文档摘录:
↓↓↓

视觉时距知觉序列依赖效应的空间迁移性

doi:10.3724/SP.J.1041.2024.00394

摘要/Abstract

摘要：

个体当前的知觉反应不仅取决于当前的刺激输入, 而且依赖于先前的感知经验, 可表现为知觉的序列依赖效应。结合时距二分任务, 通过3个实验系统改变先前试次和当前试次中刺激的位置关系, 考察了时距知觉的序列依赖效应及其空间迁移性。结果发现, (1)先前试次的刺激时距导致了排斥性的刺激序列依赖效应, 并且这种效应能够完全迁移到不同的空间位置; (2)先前试次的决策反应导致了吸引性的决策序列依赖效应, 但该效应仅能部分迁移到不同的空间位置; (3)时距知觉的刺激和决策序列依赖效应的空间迁移性不受空间类型(外部空间 vs. 视网膜空间)的调节。这些结果在一定程度上反映了视觉时距知觉序列依赖效应产生的潜在神经位置: 刺激序列依赖效应可能产生于对空间信息不敏感或具有较大感受野的较高级视觉加工脑区; 决策序列依赖效应则可能源于具有类别组织功能的高级认知脑区。

关键词: 时距知觉, 序列依赖效应, 时距适应, 决策惯性, 空间迁移

Abstract:

To establish a stable and sensitive experience of the world, the brain tends to use recent history when forming perceptual decisions. This results in serial dependence in perception, by which previous trials affect the current perception. The serial dependence effect can be divided into (at least) two categories: the effect of previous stimuli (i.e., the stimulus serial dependence effect) and the effect of previous decisions (i.e., the decisional serial dependence effect) on the current perception. Although separate stimulus and decisional serial dependence effects have been demonstrated in duration perception, their spatial selectivity is unclear. In the present study, we investigated whether and how serial dependence in duration perception generalizes across different visual positions of stimuli.

The modified temporal bisection task was used in three experiments. Specifically, 24 naïve volunteers participated in Experiment 1. During the experiment, the visual stimulus (a white Gaussian blob) was pseudorandomly presented in the central or peripheral (10° from the left fixation) visual field. Participants were asked to judge whether the duration of the test stimulus (i.e., 300, 395, 520, 684, or 900 ms) was shorter or longer than a reference stimulus of intermediate duration (i.e., 520 ms) once the test stimulus disappeared. A group of 23 new volunteers were recruited for Experiment 2. The task of Experiment 2 was similar to that of Experiment 1, except that the visual stimulus was pseudorandomly located at either 5° to the left or 5° to the right of the central fixation. A new set of 24 volunteers participated in Experiment 3, in which the positions of both the fixation and the visual stimulus were changed; there were thus four types of positional relationships between stimuli across trials (i.e., identity, retinal position change, external position change, and both changes).

↑↑↑

给定指令 A:
根据文档摘录，实验1中的参考刺激时距是多少？

所给信息:
↓↓↓

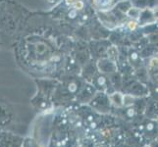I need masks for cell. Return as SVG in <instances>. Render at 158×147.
Instances as JSON below:
<instances>
[{
	"label": "cell",
	"mask_w": 158,
	"mask_h": 147,
	"mask_svg": "<svg viewBox=\"0 0 158 147\" xmlns=\"http://www.w3.org/2000/svg\"><path fill=\"white\" fill-rule=\"evenodd\" d=\"M66 1L68 4H74V3H76V1H78V0H66Z\"/></svg>",
	"instance_id": "cell-3"
},
{
	"label": "cell",
	"mask_w": 158,
	"mask_h": 147,
	"mask_svg": "<svg viewBox=\"0 0 158 147\" xmlns=\"http://www.w3.org/2000/svg\"><path fill=\"white\" fill-rule=\"evenodd\" d=\"M75 6L77 7L78 9H81V8H83V3H81V1H76Z\"/></svg>",
	"instance_id": "cell-1"
},
{
	"label": "cell",
	"mask_w": 158,
	"mask_h": 147,
	"mask_svg": "<svg viewBox=\"0 0 158 147\" xmlns=\"http://www.w3.org/2000/svg\"><path fill=\"white\" fill-rule=\"evenodd\" d=\"M129 27H130L131 30H134L135 28V22H130V23H129Z\"/></svg>",
	"instance_id": "cell-2"
}]
</instances>
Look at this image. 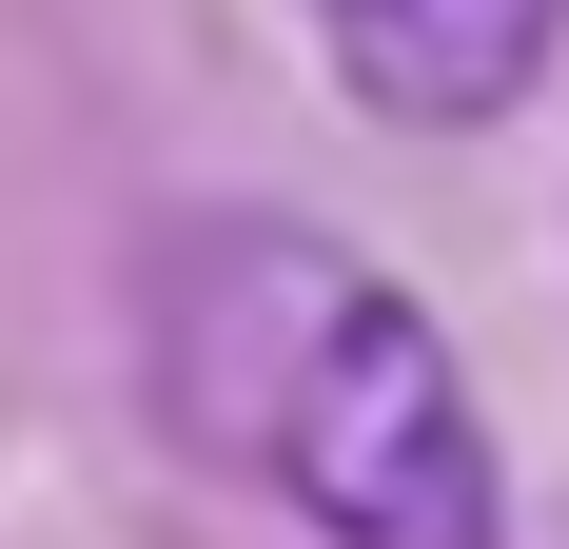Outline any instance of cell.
I'll return each mask as SVG.
<instances>
[{
	"label": "cell",
	"instance_id": "1",
	"mask_svg": "<svg viewBox=\"0 0 569 549\" xmlns=\"http://www.w3.org/2000/svg\"><path fill=\"white\" fill-rule=\"evenodd\" d=\"M158 412L217 471L295 510L315 549H511V471L471 412L452 333L315 217H177L138 295Z\"/></svg>",
	"mask_w": 569,
	"mask_h": 549
},
{
	"label": "cell",
	"instance_id": "2",
	"mask_svg": "<svg viewBox=\"0 0 569 549\" xmlns=\"http://www.w3.org/2000/svg\"><path fill=\"white\" fill-rule=\"evenodd\" d=\"M315 20H335V79L393 138H491L569 40V0H315Z\"/></svg>",
	"mask_w": 569,
	"mask_h": 549
}]
</instances>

↑↑↑

给定指令 B:
统计上述记录中含有字符串“viewBox”的行数，区分大小写，只给出数字。

输出结果 A:
520毫秒。

输出结果 B:
5